• _Dataset excerpt_:
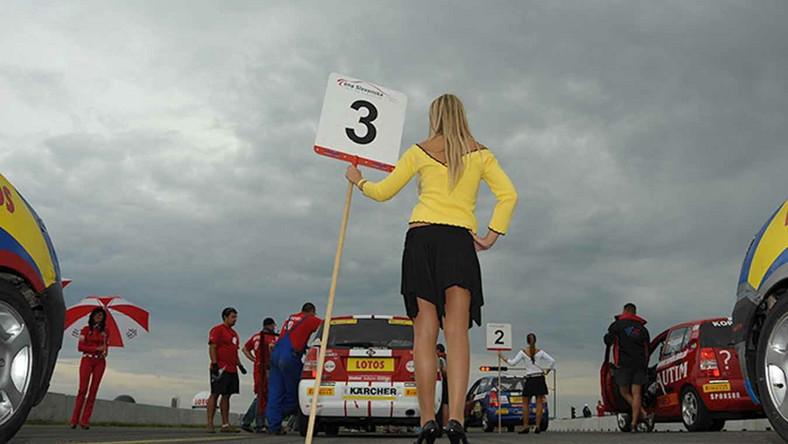 Konfiguracja toru okazała się niezwykle trudna dla kierowców startujących w obu pucharach - picanto Lotos Cup jak i...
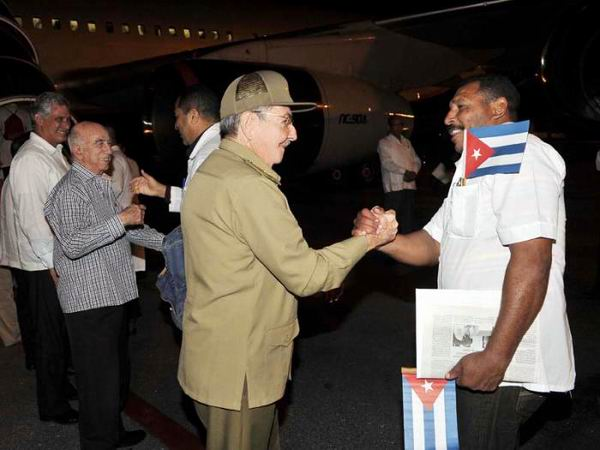 Raul Castro Sees off Cuban Doctors to Fight Ebola in Africa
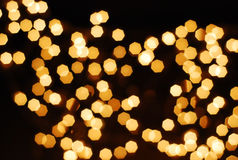 Bekeh de muchos noche anaranjada de la lámpara hacia fuera enfoca el fondo negro Fotografía de archivo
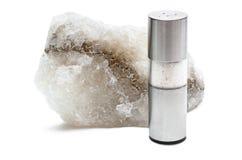 与盐瓶的岩盐 图库摄影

• _Action item_:
Leave the pictures out and transcribe the remaining material exactly.

• _Exercise output_:
 Konfiguracja toru okazała się niezwykle trudna dla kierowców startujących w obu pucharach - picanto Lotos Cup jak i...
 Raul Castro Sees off Cuban Doctors to Fight Ebola in Africa
 Bekeh de muchos noche anaranjada de la lámpara hacia fuera enfoca el fondo negro Fotografía de archivo
 与盐瓶的岩盐 图库摄影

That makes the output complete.